Complete Fine-Tuning Example
from unsloth import FastLanguageModel
from trl import SFTTrainer
from transformers import TrainingArguments
from datasets import load_dataset
import torch
# 1. Load model and tokeniser
model, tokenizer = FastLanguageModel.from_pretrained(
model_name="unsloth/llama-3-8b-Instruct-bnb-4bit",
max_seq_length=2048,
load_in_4bit=True, # QLoRA
)
# 2. Add LoRA adapters
model = FastLanguageModel.get_peft_model(
model,
r=16,
target_modules=["q_proj", "k_proj", "v_proj", "o_proj",
"gate_proj", "up_proj", "down_proj"],
lora_alpha=16,
lora_dropout=0, # Unsloth-optimised: use 0
bias="none",
use_gradient_checkpointing="unsloth", # Unsloth memory optimisation
)
# 3. Load your JSONL dataset
dataset = load_dataset("json", data_files={"train": "train.jsonl"})["train"]
# 4. Format as chat (Llama 3 format)
def format_chat(example):
messages = example["messages"]
text = tokenizer.apply_chat_template(messages, tokenize=False)
return {"text": text}
dataset = dataset.map(format_chat)
# 5. Train
trainer = SFTTrainer(
model=model,
tokenizer=tokenizer,
train_dataset=dataset,
dataset_text_field="text",
max_seq_length=2048,
args=TrainingArguments(
output_dir="./fine-tuned",
per_device_train_batch_size=2,
gradient_accumulation_steps=4,
num_train_epochs=3,
learning_rate=2e-4,
fp16=True,
logging_steps=10,
save_strategy="epoch",
),
)
trainer.train()
# 6. Save model
model.save_pretrained("./fine-tuned-model")
tokenizer.save_pretrained("./fine-tuned-model")
Export for Inference
Option A — Merge and save as float16 (for HuggingFace inference)
model.save_pretrained_merged("./merged-model", tokenizer, save_method="merged_16bit")
Option B — Export to GGUF (for Ollama/llama.cpp)
# Q4_K_M is the most popular GGUF quantisation
model.save_pretrained_gguf("./gguf-model", tokenizer, quantization_method="q4_k_m")
# Then create an Ollama Modelfile:
# FROM ./gguf-model/model-Q4_K_M.gguf
# PARAMETER temperature 0.7
Common Mistakes
- Learning rate too high —
2e-4is standard for LoRA. Higher rates cause loss spikes and unstable training. - Too many epochs — 3 epochs is usually sufficient for 100–500 examples. More epochs causes overfitting.

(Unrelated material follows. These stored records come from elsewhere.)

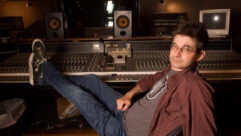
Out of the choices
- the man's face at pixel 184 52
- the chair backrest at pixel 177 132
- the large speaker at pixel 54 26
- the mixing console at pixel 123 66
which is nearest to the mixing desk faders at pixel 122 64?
the mixing console at pixel 123 66

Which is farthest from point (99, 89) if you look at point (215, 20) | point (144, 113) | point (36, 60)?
point (215, 20)

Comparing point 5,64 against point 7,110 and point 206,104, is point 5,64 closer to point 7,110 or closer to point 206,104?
point 7,110

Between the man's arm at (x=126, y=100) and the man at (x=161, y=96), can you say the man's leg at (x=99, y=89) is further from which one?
the man's arm at (x=126, y=100)

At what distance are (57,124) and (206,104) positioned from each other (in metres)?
1.95

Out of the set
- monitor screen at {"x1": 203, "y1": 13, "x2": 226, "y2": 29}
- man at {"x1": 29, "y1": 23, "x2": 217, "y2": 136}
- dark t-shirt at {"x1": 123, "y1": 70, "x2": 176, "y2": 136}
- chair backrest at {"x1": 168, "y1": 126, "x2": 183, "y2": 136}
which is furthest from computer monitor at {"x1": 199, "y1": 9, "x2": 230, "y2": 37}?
chair backrest at {"x1": 168, "y1": 126, "x2": 183, "y2": 136}

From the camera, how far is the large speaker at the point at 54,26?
2131 mm

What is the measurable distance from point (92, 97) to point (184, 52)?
783mm

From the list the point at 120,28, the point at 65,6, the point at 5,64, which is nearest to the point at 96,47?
the point at 120,28

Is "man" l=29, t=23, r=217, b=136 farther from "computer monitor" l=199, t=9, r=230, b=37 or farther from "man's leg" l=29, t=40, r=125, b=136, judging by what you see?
"computer monitor" l=199, t=9, r=230, b=37

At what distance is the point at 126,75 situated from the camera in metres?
1.60

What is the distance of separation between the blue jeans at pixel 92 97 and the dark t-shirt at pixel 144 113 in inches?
3.7

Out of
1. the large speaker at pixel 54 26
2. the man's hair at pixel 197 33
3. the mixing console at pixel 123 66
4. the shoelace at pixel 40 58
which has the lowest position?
the mixing console at pixel 123 66

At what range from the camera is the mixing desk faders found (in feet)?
5.23

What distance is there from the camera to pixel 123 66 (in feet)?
5.68
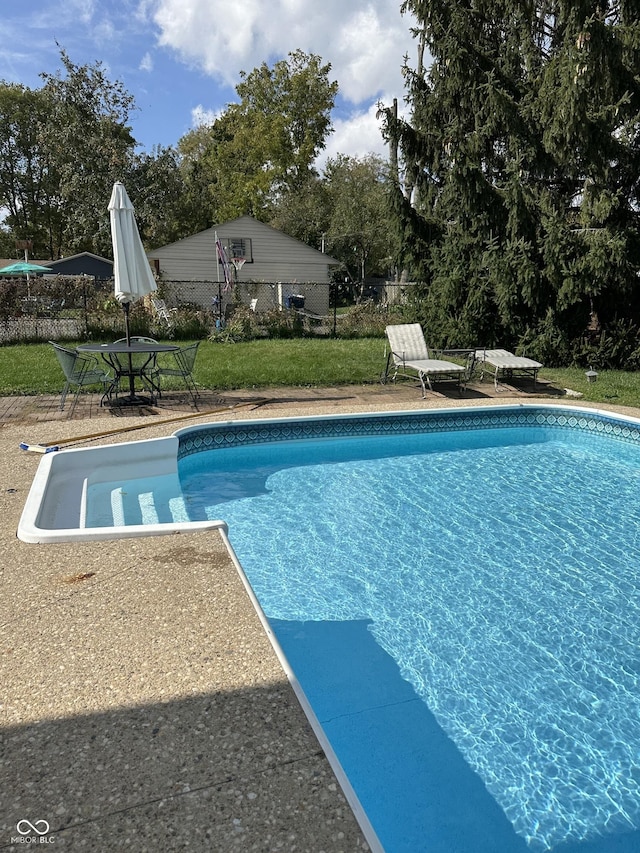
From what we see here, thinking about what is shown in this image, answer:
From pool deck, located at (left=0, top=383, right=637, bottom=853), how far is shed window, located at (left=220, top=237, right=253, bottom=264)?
23.5 meters

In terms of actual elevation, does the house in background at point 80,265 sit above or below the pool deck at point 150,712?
above

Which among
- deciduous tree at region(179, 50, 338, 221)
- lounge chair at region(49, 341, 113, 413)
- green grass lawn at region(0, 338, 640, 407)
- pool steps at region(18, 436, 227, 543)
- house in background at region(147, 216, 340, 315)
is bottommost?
pool steps at region(18, 436, 227, 543)

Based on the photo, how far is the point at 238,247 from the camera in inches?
1017

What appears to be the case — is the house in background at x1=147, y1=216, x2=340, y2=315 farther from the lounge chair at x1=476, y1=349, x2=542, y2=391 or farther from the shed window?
the lounge chair at x1=476, y1=349, x2=542, y2=391

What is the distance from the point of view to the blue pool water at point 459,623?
8.64 ft

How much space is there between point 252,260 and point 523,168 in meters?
16.3

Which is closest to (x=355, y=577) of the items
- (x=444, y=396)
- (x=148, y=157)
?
(x=444, y=396)

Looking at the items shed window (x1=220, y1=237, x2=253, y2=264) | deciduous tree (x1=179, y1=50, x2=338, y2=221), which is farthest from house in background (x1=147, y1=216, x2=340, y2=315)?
deciduous tree (x1=179, y1=50, x2=338, y2=221)

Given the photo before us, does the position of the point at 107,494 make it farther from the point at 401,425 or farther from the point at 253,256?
the point at 253,256

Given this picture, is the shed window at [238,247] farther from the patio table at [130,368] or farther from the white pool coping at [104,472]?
the white pool coping at [104,472]

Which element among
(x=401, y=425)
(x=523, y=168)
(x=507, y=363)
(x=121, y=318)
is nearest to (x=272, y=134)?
(x=121, y=318)

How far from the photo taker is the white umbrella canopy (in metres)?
7.86

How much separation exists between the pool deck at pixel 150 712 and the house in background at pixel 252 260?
21458mm

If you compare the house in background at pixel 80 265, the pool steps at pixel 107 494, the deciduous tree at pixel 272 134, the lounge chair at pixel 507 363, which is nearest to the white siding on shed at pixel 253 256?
the house in background at pixel 80 265
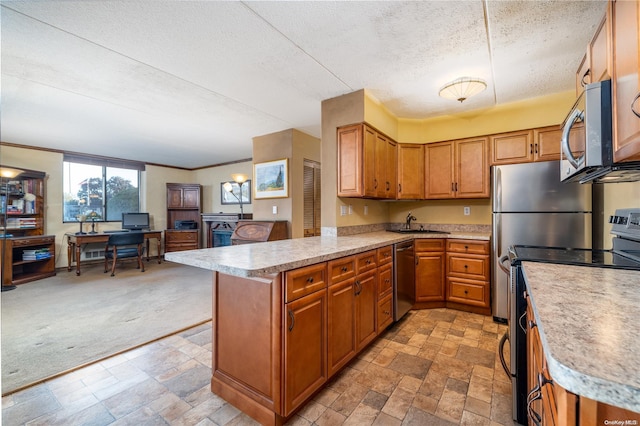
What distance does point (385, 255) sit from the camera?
2.63 metres

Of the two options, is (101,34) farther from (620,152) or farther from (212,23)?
(620,152)

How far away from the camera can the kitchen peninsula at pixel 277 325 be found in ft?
4.85

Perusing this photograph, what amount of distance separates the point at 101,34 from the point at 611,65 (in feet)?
9.87

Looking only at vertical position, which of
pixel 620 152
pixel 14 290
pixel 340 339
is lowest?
pixel 14 290

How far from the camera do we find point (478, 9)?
1.77 m

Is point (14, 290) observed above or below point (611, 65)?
below

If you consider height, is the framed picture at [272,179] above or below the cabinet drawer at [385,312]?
above

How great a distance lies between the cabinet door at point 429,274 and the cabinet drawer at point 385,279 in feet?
2.25

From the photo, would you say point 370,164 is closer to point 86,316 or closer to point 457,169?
point 457,169

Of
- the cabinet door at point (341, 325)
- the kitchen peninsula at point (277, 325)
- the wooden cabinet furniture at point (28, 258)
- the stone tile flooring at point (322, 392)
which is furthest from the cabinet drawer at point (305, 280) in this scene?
the wooden cabinet furniture at point (28, 258)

- Not using a validation set — always monitor validation loss alongside training loss.
- Forgetting
use_gradient_checkpointing="unsloth"— this is Unsloth’s key memory-saving flag. Without it you lose the VRAM benefits.
Quick Quiz
Q1. What makes Unsloth faster than standard HuggingFace PEFT?
A1. Custom CUDA kernels that rewrite the most computationally expensive operations (attention, cross-entropy) from scratch.
Q2. What does GGUF format enable?
A2. Running fine-tuned models locally with llama.cpp or Ollama, without needing a GPU or the Python ML stack.
Q3. What is the recommended number of training epochs when fine-tuning with 100–500 examples?
A3. 3 epochs. More risks overfitting; fewer risks underfitting.
Student Exercise
Exercise 9.4 — Fine-tune on Google Colab
Using the free Unsloth Colab notebook for Llama 3.1 8B, fine-tune on the Alpaca dataset. Monitor training loss. Export to GGUF and run inference with Ollama.